Mortality: With all patients pooled (NCI, NSI, B), head injury (p<0.02), abdominal injury (p<0.0l2), and fixation time (p<0.01) were risk factors. In patients without a chest injury (NCI), none of the indexed variable were associated with mortality. In patients without a skeletal injury (NSI), greater head injury (p<0.01), greater chest injury (p<0.0l) and greater abdominal injury (p<0.04) were risk factors for mortality. When both chest and skeletal injuries were present (B), only head injury (p<0.0003) was associated with mortality. We were unable to demonstrate a correlation between the independent variables (skeletal injuries and fixation time) and vent days, icu days, or length of stay. The prevalence of mortality and a pulmonary complications were compared between groups NCI (no chest), NSI (no skeletal) and B (both). Group NCI (no chest) had less pulmonary complications (p<0.004) (B and NSI). When examining mortality group NCI (no chest) had less mortality than groups NSI (no skeletal) and B (both).

Discussion: In terms of orthopedic parameters the following findings were noted: In the absence of a significant chest injury the quantity of skeletal injury has an impact on pulmonary morbidity but not on mortality. In the presence of a chest injury, time to fixation of pelvic, spinal, and femoral fractures were associated with pulmonary morbidity but not on mortality. If all patients are pooled together then both the quantity of skeletal injury and time to fixation were associated with pulmonary morbidity and only fixation time was associated with mortality. The inconsistent significance of the skeletal injury may be secondary to the more powerful effects of head and chest injuries (head injury was significant in most groups analyzed). When comparing groups with and without extremity and chest injuries, it appears that the combination of chest and skeletal injury together do not impose a greater risk for pulmonary morbidity or mortality than chest injury alone, and that these outcomes may be more determined by other factors (head, abdominal, and chest injuries) as supported by previous literature. Previous studies examining the timing to fixation have not accurately accounted for confounding variables, nor have any studies examined the effects of the number of skeletal injuries.

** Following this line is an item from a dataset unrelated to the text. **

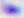
identification = Toxoplasma gondii
modality = photomicrograph
magnification = 400xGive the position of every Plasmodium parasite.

Conclusion: The combination of skeletal and chest injuries do not amplify the pulmonary morbidity and mortality as compared to chest injury alone. The quantity of the skeletal injury and the time to fixation of structures affecting mobilization have a significant effect on pulmonary morbidity, but not on mortality. Better scientific studies on the effects of skeletal injury and timing to fixation in relation to pulmonary morbidity and mortality are required.